* [What the task asks] Transcribe the listing in full, word for word; pictures do not belong in the copy.

* [Recorded data]
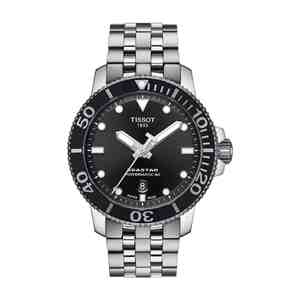 Pánské hodinky TISSOT Seastar 660/1000 T1204071105100
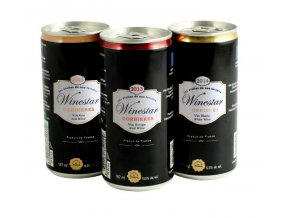 Winestar 3 canettes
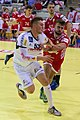 Handball-WM-Qualifikation AUT-BLR 102.jpg
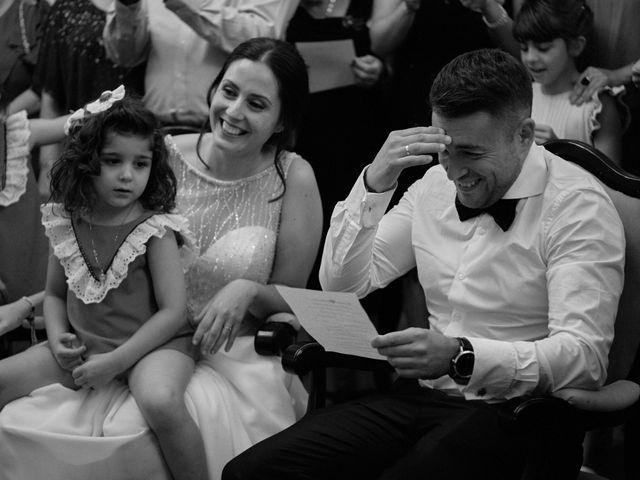 La boda de Lidia y Israel en Illescas, Toledo 47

* [Exercise answer]
 Pánské hodinky TISSOT Seastar 660/1000 T1204071105100
 Winestar 3 canettes
 Handball-WM-Qualifikation AUT-BLR 102.jpg
 La boda de Lidia y Israel en Illescas, Toledo 47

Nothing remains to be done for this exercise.